Requirement: Only one stretch of the records below should be repeated. It starts with the line containing "弥补传祺suv的唯一空缺 gs3效果图" and goes on through the line containing "Yamaha YZ450FX 2016-2018", exactly as written.

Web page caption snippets
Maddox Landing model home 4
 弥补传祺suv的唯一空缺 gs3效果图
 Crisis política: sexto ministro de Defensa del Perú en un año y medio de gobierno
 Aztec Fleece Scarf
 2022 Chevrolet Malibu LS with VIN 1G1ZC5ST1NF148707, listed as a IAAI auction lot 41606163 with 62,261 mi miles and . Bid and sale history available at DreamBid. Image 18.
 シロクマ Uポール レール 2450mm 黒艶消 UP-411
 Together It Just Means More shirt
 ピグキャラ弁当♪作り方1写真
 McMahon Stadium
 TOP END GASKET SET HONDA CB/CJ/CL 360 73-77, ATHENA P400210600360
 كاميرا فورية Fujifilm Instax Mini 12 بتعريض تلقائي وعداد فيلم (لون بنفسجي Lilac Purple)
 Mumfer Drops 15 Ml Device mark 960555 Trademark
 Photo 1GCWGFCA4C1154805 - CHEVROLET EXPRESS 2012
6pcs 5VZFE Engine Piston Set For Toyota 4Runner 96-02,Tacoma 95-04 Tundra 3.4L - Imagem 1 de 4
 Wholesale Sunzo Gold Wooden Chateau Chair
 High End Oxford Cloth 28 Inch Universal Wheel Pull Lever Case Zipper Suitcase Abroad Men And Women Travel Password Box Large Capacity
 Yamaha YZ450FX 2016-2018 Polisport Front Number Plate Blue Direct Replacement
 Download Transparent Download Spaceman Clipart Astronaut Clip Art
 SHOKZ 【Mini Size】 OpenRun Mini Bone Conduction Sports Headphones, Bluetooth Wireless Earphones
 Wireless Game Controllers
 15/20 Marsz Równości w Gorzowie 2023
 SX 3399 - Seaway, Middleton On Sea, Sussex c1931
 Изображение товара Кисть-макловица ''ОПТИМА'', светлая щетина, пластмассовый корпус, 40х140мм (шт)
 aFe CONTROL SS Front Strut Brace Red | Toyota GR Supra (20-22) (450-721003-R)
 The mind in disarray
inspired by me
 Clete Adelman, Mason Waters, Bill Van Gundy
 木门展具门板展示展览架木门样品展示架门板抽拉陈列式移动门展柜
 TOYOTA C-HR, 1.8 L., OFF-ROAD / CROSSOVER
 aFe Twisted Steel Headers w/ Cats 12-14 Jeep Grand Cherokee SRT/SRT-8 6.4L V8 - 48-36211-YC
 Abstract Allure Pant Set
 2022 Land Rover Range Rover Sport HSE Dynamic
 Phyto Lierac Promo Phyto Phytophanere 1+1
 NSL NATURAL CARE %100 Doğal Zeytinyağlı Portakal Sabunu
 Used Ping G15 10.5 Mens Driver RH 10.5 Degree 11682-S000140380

Solution:
 弥补传祺suv的唯一空缺 gs3效果图
 Crisis política: sexto ministro de Defensa del Perú en un año y medio de gobierno
 Aztec Fleece Scarf
 2022 Chevrolet Malibu LS with VIN 1G1ZC5ST1NF148707, listed as a IAAI auction lot 41606163 with 62,261 mi miles and . Bid and sale history available at DreamBid. Image 18.
 シロクマ Uポール レール 2450mm 黒艶消 UP-411
 Together It Just Means More shirt
 ピグキャラ弁当♪作り方1写真
 McMahon Stadium
 TOP END GASKET SET HONDA CB/CJ/CL 360 73-77, ATHENA P400210600360
 كاميرا فورية Fujifilm Instax Mini 12 بتعريض تلقائي وعداد فيلم (لون بنفسجي Lilac Purple)
 Mumfer Drops 15 Ml Device mark 960555 Trademark
 Photo 1GCWGFCA4C1154805 - CHEVROLET EXPRESS 2012
6pcs 5VZFE Engine Piston Set For Toyota 4Runner 96-02,Tacoma 95-04 Tundra 3.4L - Imagem 1 de 4
 Wholesale Sunzo Gold Wooden Chateau Chair
 High End Oxford Cloth 28 Inch Universal Wheel Pull Lever Case Zipper Suitcase Abroad Men And Women Travel Password Box Large Capacity
 Yamaha YZ450FX 2016-2018 Polisport Front Number Plate Blue Direct Replacement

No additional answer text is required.